Exercise requirements »
1: Copy the part of the Dave Carswell interview below from "L: Where are" up to and including "own creative growth.", word for word.
2: According to the Dave Carswell interview below, what is his earliest memory of photography?
3: Pick up the Dave Carswell interview below at its last sentence and keep writing it from there.

Reading passage »
Dave Carswell Melbourne, Australia
Dave Carswell is an Australian photographer currently based in Melbourne. His work focuses on the collision course between nature, humans and the built environment. Exploring the tension that exists in urban areas and the way in which human intervention shapes the built landscape, he draws on visual puns, urban anxieties and the underlying human resilience as some of the driving emphasis of his recent work.
Dave Carswell was chosen by photographer Geloy Concepcion
Laatikkomo’s interview with Dave Carswell July 17th, 2018.
L: Where are you from? What cities, and/or countries have you lived in – or what places have influenced you?
DC: I am originally from a small island called Tasmania although at the moment I live in Melbourne, Australia. I have moved towns and countries quite regularly as a child and in adult life due to my family’s work and also as an inquisitive traveler. I am always enriched by a fresh sense of place – seeing somewhere new or interesting is forever creatively inspiring, from a visual storytelling perspective.
L: What is your earliest memory of photography?
DC: My father’s slide nights at home. I get my sense of adventure from him and I count myself lucky to be of the generation which was at the cusp of the changeover from film to digital. I didn’t know it at the time, however watching my father’s vivid slide collections planted a seed in my own creative growth.
L: You photograph a wide variety of subjects in thematic series. Without giving away all of your professional secrets, could you tell us what goes into finding and producing a series?
DC: I am really just inspired by what’s around me. I wouldn’t say that I am particularly prolific in producing work, but I often take stock and collate my work into thematic groups and see if the idea or mood warrants further attention.
Photography is quite insular and very personal for most non-commercial practitioners. Even though some of my series and themes are quite different, they all relate to the development of my own morality.
L: The series you are presenting in Laatikkomo is part of a large project that was also made into a publication. If I understand correctly, this particular project looks at colonial control of public space in the Philippines through the installation of American basketball hoops. What sparked your interest in the colonial oppression of the Philippines?
DC: I lived in the Philippines from 2015 to 2017 and I remember asking some Filipino friends early on what was one of the cultural highlights of the country. One colleague half-jokingly mentioned ‘shopping malls’ as a tourist attraction. It blew me away that such a sterile and controlled environment was being heralded as a beacon of cultural identity. It started me on a train of thought looking at public space and more importantly the ‘perception’ of public space. How the governments and private land owners stake claim over these areas – polluting the environment with mass advertising, privatising parklands an destabilising the idea of community. The country is governed and controlled by a very small amount of wealthy families who have very little interest in bettering the lives of the everyday Filipino.

Data excerpt »
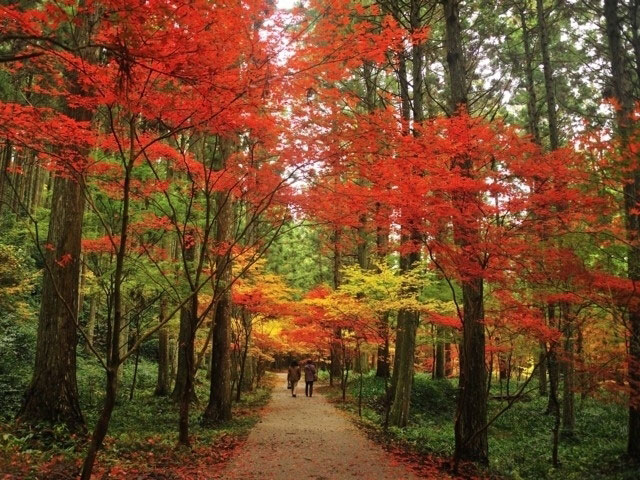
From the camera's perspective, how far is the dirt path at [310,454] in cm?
686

Outputs »
1:
L: Where are you from? What cities, and/or countries have you lived in – or what places have influenced you?
DC: I am originally from a small island called Tasmania although at the moment I live in Melbourne, Australia. I have moved towns and countries quite regularly as a child and in adult life due to my family’s work and also as an inquisitive traveler. I am always enriched by a fresh sense of place – seeing somewhere new or interesting is forever creatively inspiring, from a visual storytelling perspective.
L: What is your earliest memory of photography?
DC: My father’s slide nights at home. I get my sense of adventure from him and I count myself lucky to be of the generation which was at the cusp of the changeover from film to digital. I didn’t know it at the time, however watching my father’s vivid slide collections planted a seed in my own creative growth.

2: His father's slide nights at home.

3:
The basketball court seemed like this minor and stunning visual form of resistance against the privatisation of land. Something created, governed and enjoyed by the everyday people.
L: Most of your images show some kind of tension between humans and nature, even if the image does not feature people. Although many of your series have a sinister undertone have you also found any inspiring and/or uplifting combinations of humans and nature?
DC: I am definitely interested in this intersection between humans and nature with our fruitless battles against the world and ourselves. It’s interesting that you use the term ‘sinister’ – I think ‘cynical’ is probably a better description of the mood of some of my work. I aim to use a bit of humour to cut through tension, similar to a cartoon where the protagonist is seen waving the white flag amongst all the chaos and destruction. We are all going down and look how ridiculous this all is.
L: What is one of the most important questions that you ask yourself, or would like to inspire others to ask, through your photographs?
DC: As I mentioned previously, most of my work relates to my own morality, which I often ponder retrospectively through my work. I very rarely think about an audience or third party when making documentary photographs. Creating the work is often cathartic and is created out a desire to resolve my own tension and question the world around me.
L: Could you list five or more words related to the work you are showing in Laatikkomo?
DC: Existential, laconic, formative, resistant, reflective
Thank you so much Dave!!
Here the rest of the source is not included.